Há quase 140 anos, o túmulo de Corina Portugal é o mais visitado do Cemitério São José, em Ponta Grossa. Segundo o advogado, Josué Correa Fernandes, autor do livro "História de Sangue & Luz – Tragédia de Corina Portugal", a bela moça carioca, que chegou aos 18 anos na cidade, em 1867, teve a vida marcada pela violência e o alcoolismo do marido.

"Ele chegava em casa bêbado e batia nela. Fez com que ela perdesse um filho, após lhe dar um chute na barriga", conta Fernandes. Certa noite, após uma discussão, o marido, Alfredo Campos, lhe matou com 32 facadas. Para se defender, disse que cometeu o assassinato para lavar a sua honra, pois ela o traia com João Dória, deputado na época. Campos foi absolvido pela Justiça, e Dória teve que fugir para Curitiba. Ele só conseguiu provar sua inocência quando publicou em jornais, as cartas que Corina enviava à família, relatando tudo que vivia. Hoje, Corina é a "santa" das mulheres que sofrem violência doméstica. "Mas ao redor de seu túmulo você encontra bilhetes com pedidos diversos", explica Fernandes.

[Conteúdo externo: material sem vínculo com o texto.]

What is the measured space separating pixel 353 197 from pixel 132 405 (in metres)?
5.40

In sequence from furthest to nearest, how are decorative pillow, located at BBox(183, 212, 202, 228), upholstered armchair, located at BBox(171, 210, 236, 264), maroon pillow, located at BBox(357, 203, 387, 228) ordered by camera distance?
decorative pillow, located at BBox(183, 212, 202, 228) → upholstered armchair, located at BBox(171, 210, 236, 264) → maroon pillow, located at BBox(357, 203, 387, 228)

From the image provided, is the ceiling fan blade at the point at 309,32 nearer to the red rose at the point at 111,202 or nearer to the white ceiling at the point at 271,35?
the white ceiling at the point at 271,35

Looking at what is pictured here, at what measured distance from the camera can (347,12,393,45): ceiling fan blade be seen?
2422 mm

Sem reconhecimento da Igreja

Apesar de arrastarem milhares de fiéis, os santos populares dificilmente são oficializados pela Igreja Católica. "A canonização de um santo, no Vaticano, é um processo muito parecido com o jurídico. É necessário ter provas concretas, geralmente ligadas à cura, em casos de doenças repentinas e irreversíveis. Uma comissão científica avalia se não houve intervenção médica. É um processo extremamente caro e rigoroso", explica a professora de História das Religiões da Universidade Tuiuti do Paraná (UTP), Vera Irene Jurkevics. "O candidato também não pode ter vestígios de mácula em sua trajetória de vida. Tem que ser puro, por isso, geralmente, são ligados às instituições religiosas".

No entanto, a fé nos santos populares continua, assim como os relatos de milagre. "Eu tinha dores de dente insuportáveis. Após tomar um chá de rosas da Maria Bueno, nunca mais senti nada. A minha fé nos seus poderes não depende da Igreja", ressalta dona Aurora.